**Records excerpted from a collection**
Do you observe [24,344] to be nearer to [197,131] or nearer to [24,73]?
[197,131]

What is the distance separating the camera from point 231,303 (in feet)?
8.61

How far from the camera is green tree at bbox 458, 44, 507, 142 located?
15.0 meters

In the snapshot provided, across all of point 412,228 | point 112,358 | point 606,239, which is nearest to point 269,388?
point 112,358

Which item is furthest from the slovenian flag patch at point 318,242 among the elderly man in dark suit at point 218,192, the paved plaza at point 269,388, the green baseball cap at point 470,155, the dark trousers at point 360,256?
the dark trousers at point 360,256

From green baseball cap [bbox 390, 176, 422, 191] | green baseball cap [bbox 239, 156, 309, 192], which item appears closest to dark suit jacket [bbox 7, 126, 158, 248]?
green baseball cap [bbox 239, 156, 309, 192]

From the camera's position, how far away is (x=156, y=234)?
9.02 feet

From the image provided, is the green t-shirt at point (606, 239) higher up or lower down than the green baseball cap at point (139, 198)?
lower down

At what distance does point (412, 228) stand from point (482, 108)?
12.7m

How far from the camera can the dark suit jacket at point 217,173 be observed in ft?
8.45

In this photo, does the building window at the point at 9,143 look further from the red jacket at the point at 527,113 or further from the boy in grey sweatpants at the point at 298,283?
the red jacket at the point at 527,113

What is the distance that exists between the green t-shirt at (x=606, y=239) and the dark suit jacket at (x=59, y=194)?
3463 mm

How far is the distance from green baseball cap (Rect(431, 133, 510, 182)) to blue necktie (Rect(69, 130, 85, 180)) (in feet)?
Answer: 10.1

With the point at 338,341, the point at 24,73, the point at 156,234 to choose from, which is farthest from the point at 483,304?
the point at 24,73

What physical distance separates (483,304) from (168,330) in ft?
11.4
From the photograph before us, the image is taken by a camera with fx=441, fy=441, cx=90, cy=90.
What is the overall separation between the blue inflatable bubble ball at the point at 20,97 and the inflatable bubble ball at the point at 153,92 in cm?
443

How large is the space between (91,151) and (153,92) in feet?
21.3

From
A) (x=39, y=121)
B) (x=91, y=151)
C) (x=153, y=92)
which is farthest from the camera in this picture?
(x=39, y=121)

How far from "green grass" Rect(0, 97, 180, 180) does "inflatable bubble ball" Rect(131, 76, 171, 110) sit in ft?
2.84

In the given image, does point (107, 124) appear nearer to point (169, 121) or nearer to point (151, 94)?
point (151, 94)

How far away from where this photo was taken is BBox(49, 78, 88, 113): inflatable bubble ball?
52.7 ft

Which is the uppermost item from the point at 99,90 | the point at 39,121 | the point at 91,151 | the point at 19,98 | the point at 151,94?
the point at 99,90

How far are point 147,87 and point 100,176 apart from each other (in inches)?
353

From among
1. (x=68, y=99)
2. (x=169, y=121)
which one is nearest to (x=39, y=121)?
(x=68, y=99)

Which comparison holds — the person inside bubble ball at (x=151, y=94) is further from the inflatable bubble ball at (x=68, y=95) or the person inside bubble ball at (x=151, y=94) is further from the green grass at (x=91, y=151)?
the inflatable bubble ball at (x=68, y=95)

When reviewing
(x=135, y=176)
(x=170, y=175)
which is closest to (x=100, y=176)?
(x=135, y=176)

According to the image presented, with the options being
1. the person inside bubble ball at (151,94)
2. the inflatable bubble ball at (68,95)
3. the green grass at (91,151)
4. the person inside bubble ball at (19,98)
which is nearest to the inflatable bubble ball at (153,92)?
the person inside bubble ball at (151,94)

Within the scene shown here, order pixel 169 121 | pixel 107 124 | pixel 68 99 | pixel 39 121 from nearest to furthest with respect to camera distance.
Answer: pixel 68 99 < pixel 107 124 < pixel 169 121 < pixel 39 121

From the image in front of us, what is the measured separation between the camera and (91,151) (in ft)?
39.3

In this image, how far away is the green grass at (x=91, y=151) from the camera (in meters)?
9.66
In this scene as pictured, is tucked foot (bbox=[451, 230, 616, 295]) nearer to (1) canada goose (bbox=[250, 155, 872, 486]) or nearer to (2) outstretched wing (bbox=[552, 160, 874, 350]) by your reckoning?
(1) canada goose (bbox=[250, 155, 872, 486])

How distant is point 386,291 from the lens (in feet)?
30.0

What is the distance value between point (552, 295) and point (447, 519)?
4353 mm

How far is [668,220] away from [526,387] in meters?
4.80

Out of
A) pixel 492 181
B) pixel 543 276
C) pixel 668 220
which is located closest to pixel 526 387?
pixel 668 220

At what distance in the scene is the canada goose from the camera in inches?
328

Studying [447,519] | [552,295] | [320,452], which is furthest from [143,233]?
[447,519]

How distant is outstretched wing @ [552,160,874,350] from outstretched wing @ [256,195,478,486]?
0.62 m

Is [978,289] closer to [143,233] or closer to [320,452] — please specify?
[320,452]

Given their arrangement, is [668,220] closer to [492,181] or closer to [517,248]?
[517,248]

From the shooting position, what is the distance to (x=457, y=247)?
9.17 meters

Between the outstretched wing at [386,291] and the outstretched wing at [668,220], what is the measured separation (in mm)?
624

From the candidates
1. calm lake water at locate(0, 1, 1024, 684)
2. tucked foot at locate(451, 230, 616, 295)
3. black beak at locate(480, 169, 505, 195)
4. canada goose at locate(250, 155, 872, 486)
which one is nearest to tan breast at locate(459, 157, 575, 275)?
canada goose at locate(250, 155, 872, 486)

**Exercise instructions**
Reproduce the lines verbatim, starting at the line that contains "Between the outstretched" and continuing through the final line of the records.

**Right answer**
Between the outstretched wing at [386,291] and the outstretched wing at [668,220], what is the measured separation (in mm)?
624

From the candidates
1. calm lake water at locate(0, 1, 1024, 684)
2. tucked foot at locate(451, 230, 616, 295)
3. black beak at locate(480, 169, 505, 195)
4. canada goose at locate(250, 155, 872, 486)
which one is nearest to tan breast at locate(459, 157, 575, 275)?
canada goose at locate(250, 155, 872, 486)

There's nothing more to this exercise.